Secondo ampia letteratura, la crescente concentrazione ha effetti positivi sull’efficienza: alcuni studi confermano che, per effetto della crescita dimensionale, sono state rilevate apprezzabili economie di scala limitatamente alle piccole e medie banche prese in esame e nei processi produttivi maggiormente standardizzati (cfr. Economies of scale revisited: evidence from Italian Banks di Emilia Bonaccorsi di Pati e Federica Ciocchetta – Occasional Papers – giugno 2020 in Questione di Economia e Finanza Banca di Italia).

Tuttavia, nel contempo, altri studi evidenziano che la chiusura degli sportelli aumenta, invece, la probabilità di interruzione del rapporto con la clientela locale, ha un impatto, anche se debole, sulla disponibilità di credito delle imprese di minore dimensione, causa cambiamenti nella struttura bancaria locale che possono ridurre l’accesso al credito nell’area in futuro (cfr. Working Paper della Banca di Italia The effects of bank branch closures on credit relationships di Iconio Garrì (2019) basato sull’osservazione di 500 chiusure di filiali in Italia nel periodo 2010-2014).

(DATI FORNITI):
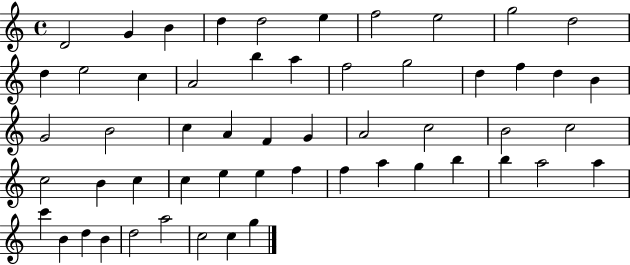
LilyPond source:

{
  \clef treble
  \time 4/4
  \defaultTimeSignature
  \key c \major
  d'2 g'4 b'4 | d''4 d''2 e''4 | f''2 e''2 | g''2 d''2 | \break d''4 e''2 c''4 | a'2 b''4 a''4 | f''2 g''2 | d''4 f''4 d''4 b'4 | \break g'2 b'2 | c''4 a'4 f'4 g'4 | a'2 c''2 | b'2 c''2 | \break c''2 b'4 c''4 | c''4 e''4 e''4 f''4 | f''4 a''4 g''4 b''4 | b''4 a''2 a''4 | \break c'''4 b'4 d''4 b'4 | d''2 a''2 | c''2 c''4 g''4 | \bar "|."
}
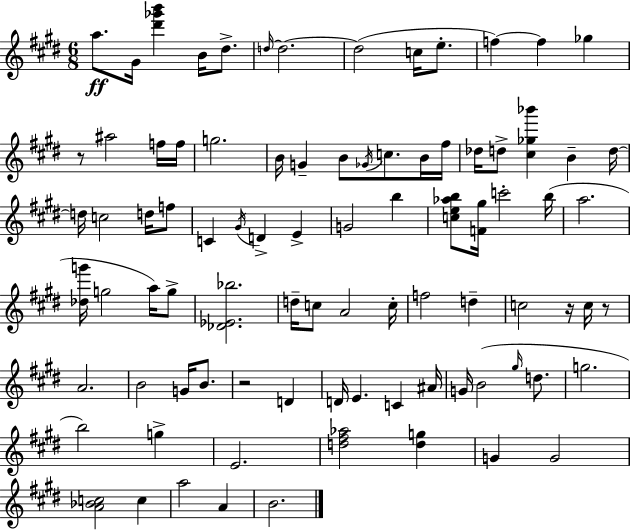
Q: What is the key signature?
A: E major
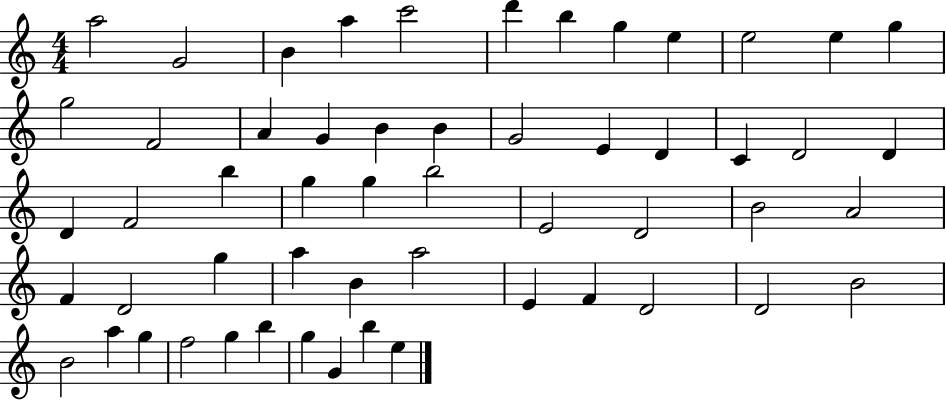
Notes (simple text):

A5/h G4/h B4/q A5/q C6/h D6/q B5/q G5/q E5/q E5/h E5/q G5/q G5/h F4/h A4/q G4/q B4/q B4/q G4/h E4/q D4/q C4/q D4/h D4/q D4/q F4/h B5/q G5/q G5/q B5/h E4/h D4/h B4/h A4/h F4/q D4/h G5/q A5/q B4/q A5/h E4/q F4/q D4/h D4/h B4/h B4/h A5/q G5/q F5/h G5/q B5/q G5/q G4/q B5/q E5/q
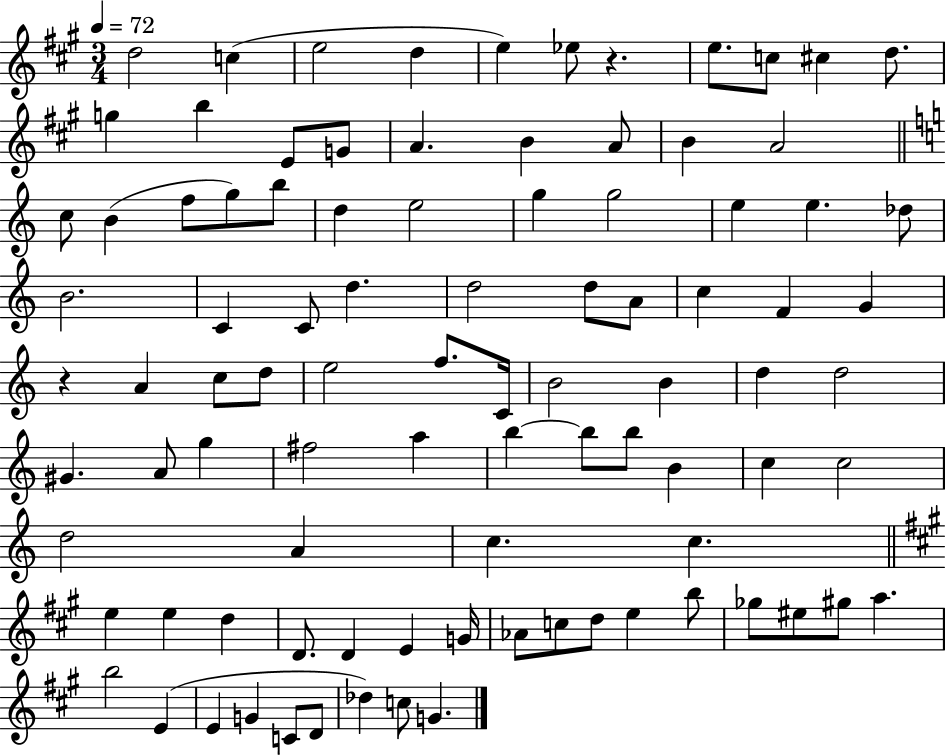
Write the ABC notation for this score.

X:1
T:Untitled
M:3/4
L:1/4
K:A
d2 c e2 d e _e/2 z e/2 c/2 ^c d/2 g b E/2 G/2 A B A/2 B A2 c/2 B f/2 g/2 b/2 d e2 g g2 e e _d/2 B2 C C/2 d d2 d/2 A/2 c F G z A c/2 d/2 e2 f/2 C/4 B2 B d d2 ^G A/2 g ^f2 a b b/2 b/2 B c c2 d2 A c c e e d D/2 D E G/4 _A/2 c/2 d/2 e b/2 _g/2 ^e/2 ^g/2 a b2 E E G C/2 D/2 _d c/2 G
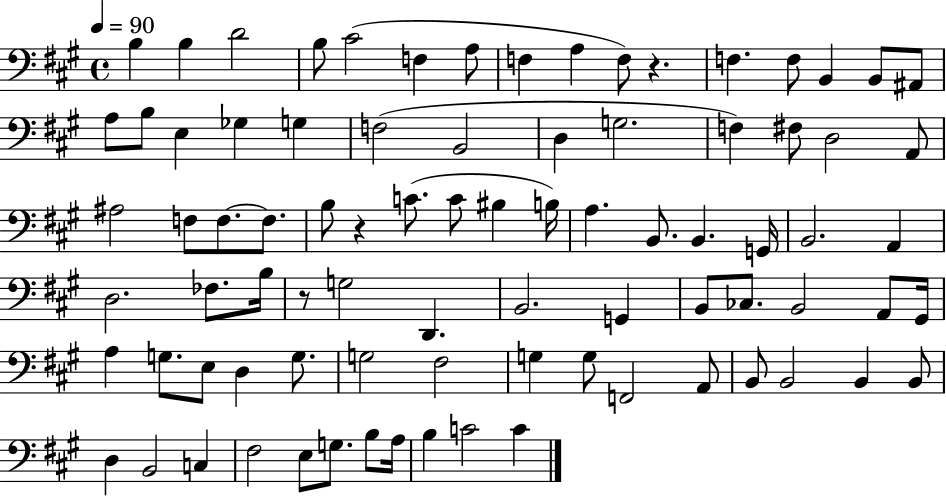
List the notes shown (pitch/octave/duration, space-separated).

B3/q B3/q D4/h B3/e C#4/h F3/q A3/e F3/q A3/q F3/e R/q. F3/q. F3/e B2/q B2/e A#2/e A3/e B3/e E3/q Gb3/q G3/q F3/h B2/h D3/q G3/h. F3/q F#3/e D3/h A2/e A#3/h F3/e F3/e. F3/e. B3/e R/q C4/e. C4/e BIS3/q B3/s A3/q. B2/e. B2/q. G2/s B2/h. A2/q D3/h. FES3/e. B3/s R/e G3/h D2/q. B2/h. G2/q B2/e CES3/e. B2/h A2/e G#2/s A3/q G3/e. E3/e D3/q G3/e. G3/h F#3/h G3/q G3/e F2/h A2/e B2/e B2/h B2/q B2/e D3/q B2/h C3/q F#3/h E3/e G3/e. B3/e A3/s B3/q C4/h C4/q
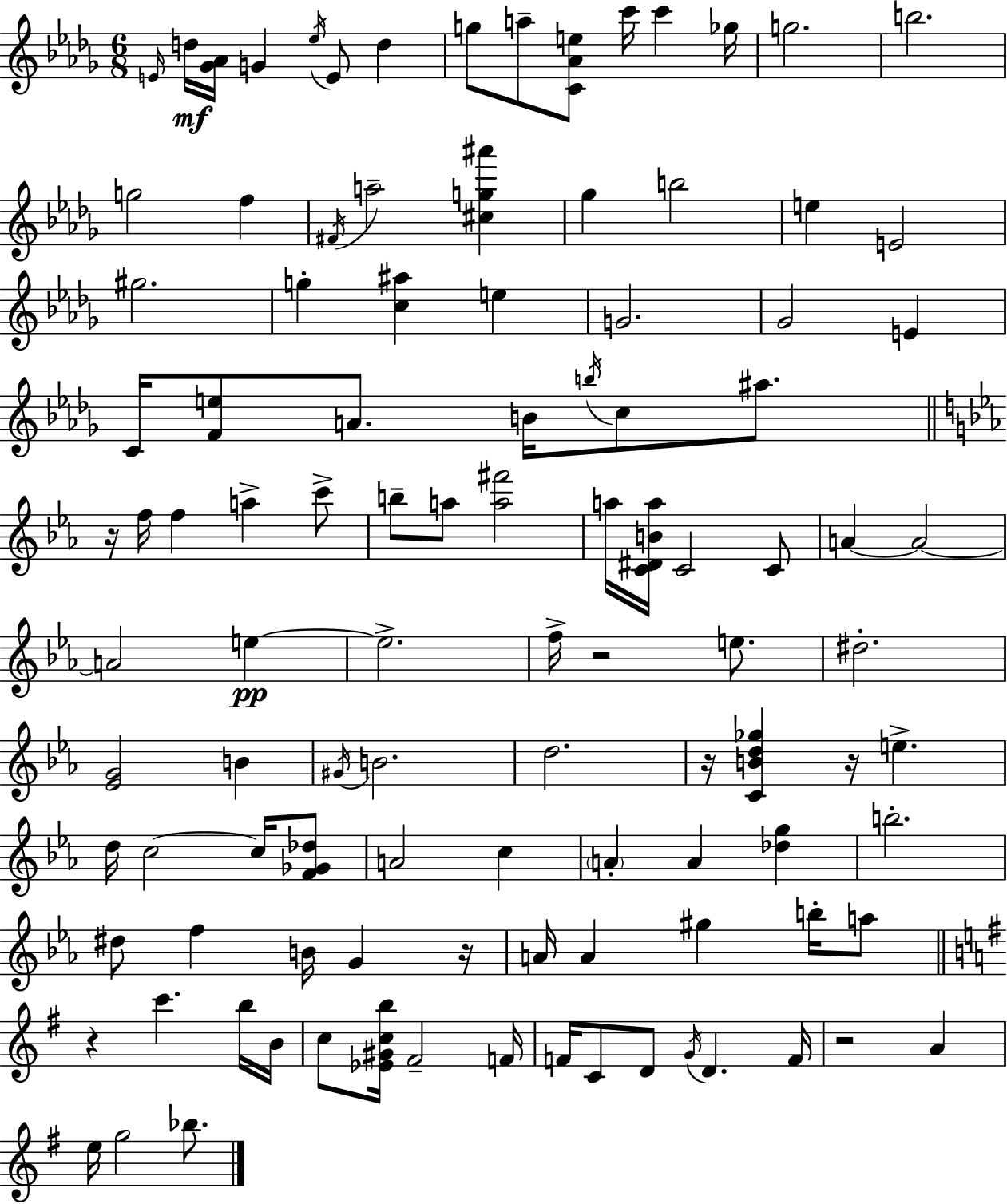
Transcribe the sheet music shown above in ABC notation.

X:1
T:Untitled
M:6/8
L:1/4
K:Bbm
E/4 d/4 [_G_A]/4 G _e/4 E/2 d g/2 a/2 [C_Ae]/2 c'/4 c' _g/4 g2 b2 g2 f ^F/4 a2 [^cg^a'] _g b2 e E2 ^g2 g [c^a] e G2 _G2 E C/4 [Fe]/2 A/2 B/4 b/4 c/2 ^a/2 z/4 f/4 f a c'/2 b/2 a/2 [a^f']2 a/4 [C^DBa]/4 C2 C/2 A A2 A2 e e2 f/4 z2 e/2 ^d2 [_EG]2 B ^G/4 B2 d2 z/4 [CBd_g] z/4 e d/4 c2 c/4 [F_G_d]/2 A2 c A A [_dg] b2 ^d/2 f B/4 G z/4 A/4 A ^g b/4 a/2 z c' b/4 B/4 c/2 [_E^Gcb]/4 ^F2 F/4 F/4 C/2 D/2 G/4 D F/4 z2 A e/4 g2 _b/2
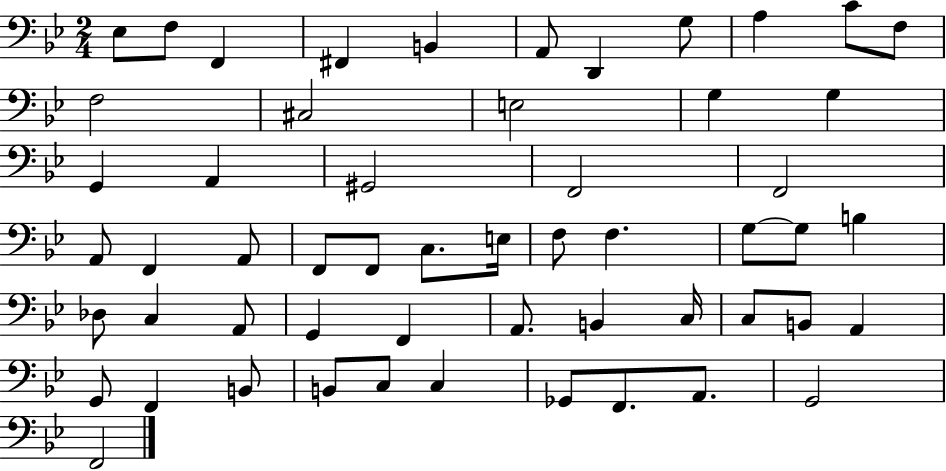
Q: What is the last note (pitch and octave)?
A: F2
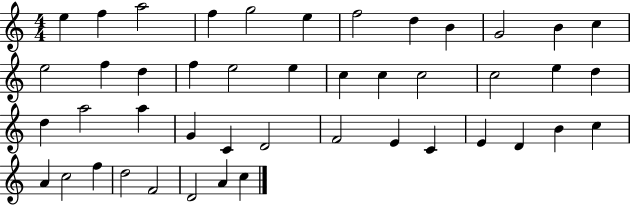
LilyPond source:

{
  \clef treble
  \numericTimeSignature
  \time 4/4
  \key c \major
  e''4 f''4 a''2 | f''4 g''2 e''4 | f''2 d''4 b'4 | g'2 b'4 c''4 | \break e''2 f''4 d''4 | f''4 e''2 e''4 | c''4 c''4 c''2 | c''2 e''4 d''4 | \break d''4 a''2 a''4 | g'4 c'4 d'2 | f'2 e'4 c'4 | e'4 d'4 b'4 c''4 | \break a'4 c''2 f''4 | d''2 f'2 | d'2 a'4 c''4 | \bar "|."
}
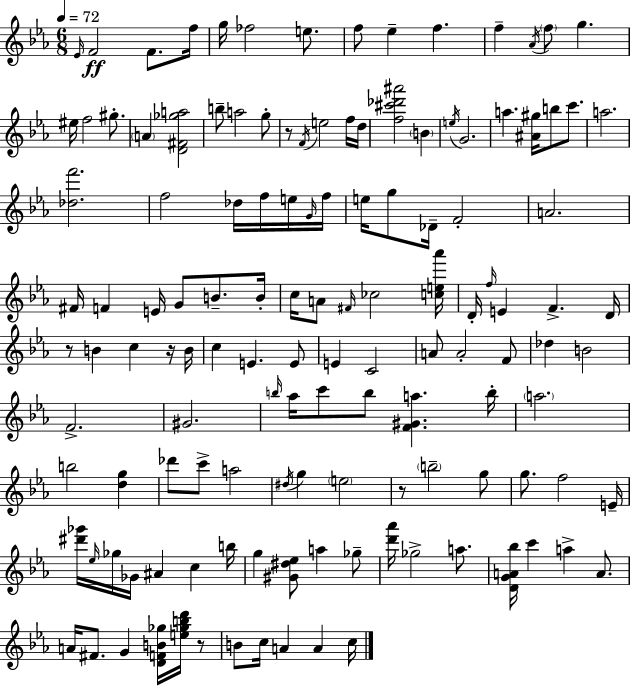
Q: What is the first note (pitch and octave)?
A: Eb4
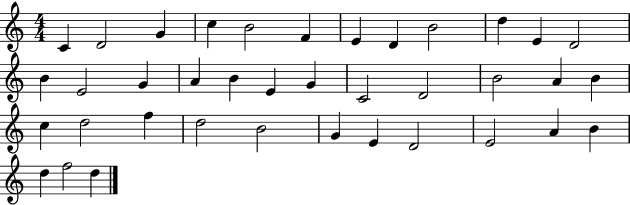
X:1
T:Untitled
M:4/4
L:1/4
K:C
C D2 G c B2 F E D B2 d E D2 B E2 G A B E G C2 D2 B2 A B c d2 f d2 B2 G E D2 E2 A B d f2 d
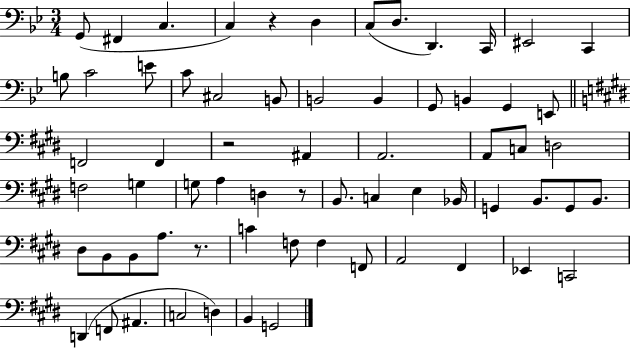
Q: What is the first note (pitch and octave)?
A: G2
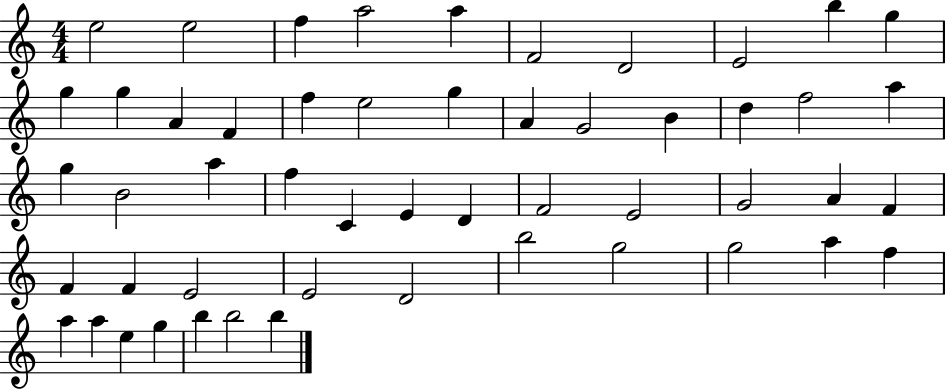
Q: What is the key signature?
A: C major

(COMPITI ASSEGNATI):
- A) Riassuma in due frasi l'estratto sulla concentrazione bancaria.
- B) Estragga dalle voci ogni riga che contiene la stringa "major".

(RISULTATI ATTESI):
- A) Secondo ampia letteratura, la crescente concentrazione ha effetti positivi sull'efficienza, con apprezzabili economie di scala rilevate limitatamente alle piccole e medie banche esaminate e ai processi produttivi più standardizzati. Altri studi evidenziano invece che la chiusura degli sportelli aumenta la probabilità di interrompere il rapporto con la clientela locale, incide debolmente sulla disponibilità di credito delle imprese minori e può ridurre in futuro l'accesso al credito nell'area.

- B)
  \key c \major
A: E major
  \key c \major
A: C major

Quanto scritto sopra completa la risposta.